*** Opening of EXTRACTED TEXT ***

Is your video essay watchlist a bit of a boys club? Don’t worry. We’re here to help.

I watch a lot of video essays. You probably do too. They’re the hot new thing in film analysis and with good reason: they’re engaging, informative, thought-provoking, and tend to make their viewers more critical and appreciative cinema-goers.

They’re also — to quote critic and video essayist Lindsay Ellis — “a sausage fest.”

The gender disparity present in video essays is nothing new. It reflects a wider cultural disparity in film culture that will hopefully one day crumble into the sea.  

When I pitched this article, one of my senior colleagues asked me if I knew of any “good” female video essayists. It was an offhand comment, and it points to something important. Male creative types get to be popular and worthy of our attention without their value being called into question. They don’t get asked upfront “but are they any good?

Written essays have been a “feminine” medium for ages, from Joan Didion, to Susan Sontag, to Zadie Smith, to Roxane Gay. But video essays seem to take after the film industry’s gender bias. Which is mighty. And probably (read: definitely) not helped along by the internet’s hostility towards visible, opinionated women which is especially felt by women of color and queer people.

*** Close of EXTRACTED TEXT ***

INSTRUCTION A: Condense the paragraph of the article on video essays that begins "Written essays have been" into a short bulleted list that keeps its main facts.
INSTRUCTION B: Extend the article on video essays with a few more paragraphs that pick up after its last sentence.
The data that come next are drawn from a separate source.

*** Opening of PROVIDED MATERIAL ***

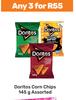 Doritos Corn Chips Assorted-For Any 3 x 145g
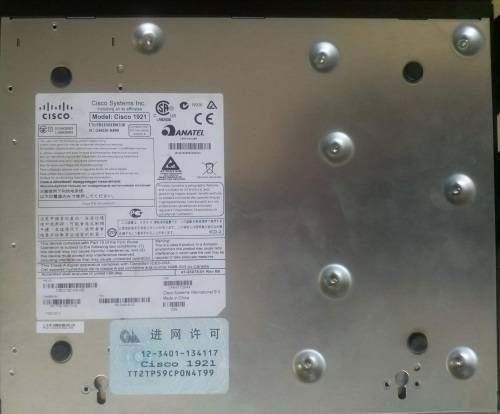 Cisco 1921 Series Integrated Services Routers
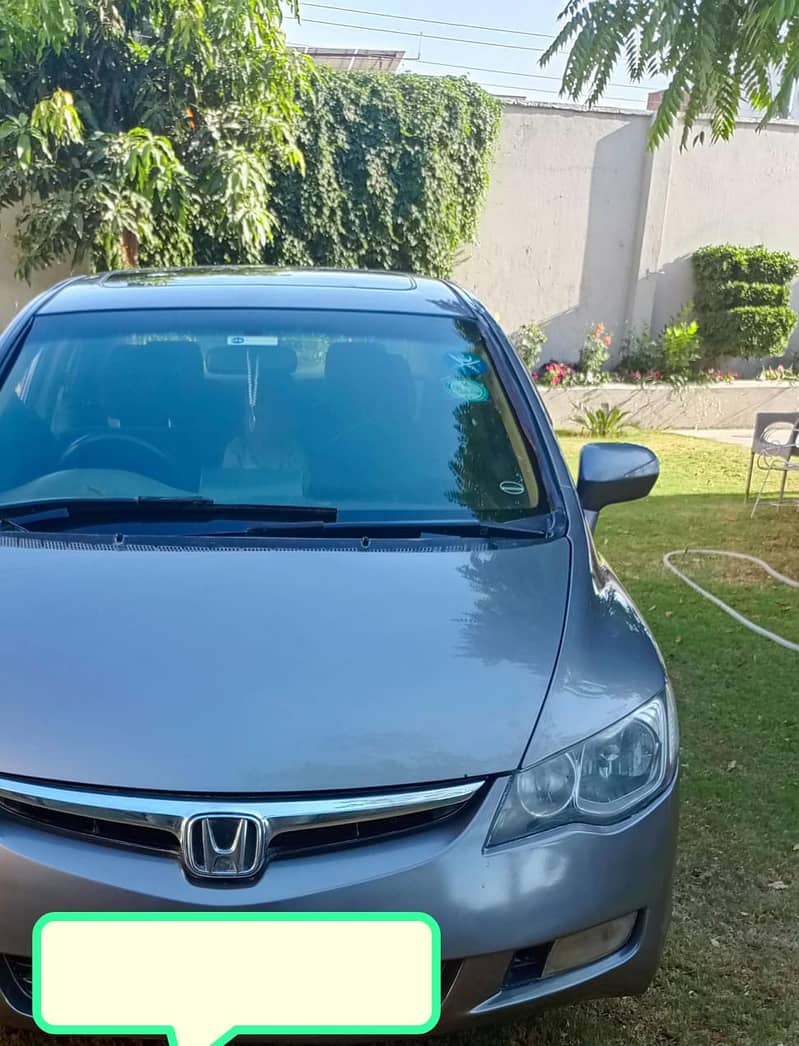 Honda Civic Reborn 2007 with sunroof for sale Cntct no. 03155369395 1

*** Close of PROVIDED MATERIAL ***

WRITTEN RESPONSE A:
- Written essays have long been a "feminine" medium, with writers such as Joan Didion, Susan Sontag, Zadie Smith, and Roxane Gay.
- Video essays instead seem to follow the film industry's strong gender bias.
- That bias is almost certainly made worse by the internet's hostility toward visible, opinionated women, felt most by women of color and queer people.

WRITTEN RESPONSE B:
I seek out female directors and podcast hosts and generally try to make sure I’m not living in a dude-exclusive echo-chamber. I like a huge fucking portion of the population crave the perspective of women, and feel their absence. The other day I realized that, with the exception of Ellis, I couldn’t think of a single non-dude video essayist and I wanted to change that.

The following essayists are creative, insightful, and funny film critics in their own right. They also happen to not be cis dudes. They deserve to be followed, subscribed to, referenced, quoted, and credited.

This will be the first time I’ll be happy to see a “but you forgot ___!” comment. While this article is necessarily incomplete, please tell us about any creators that we’ve missed!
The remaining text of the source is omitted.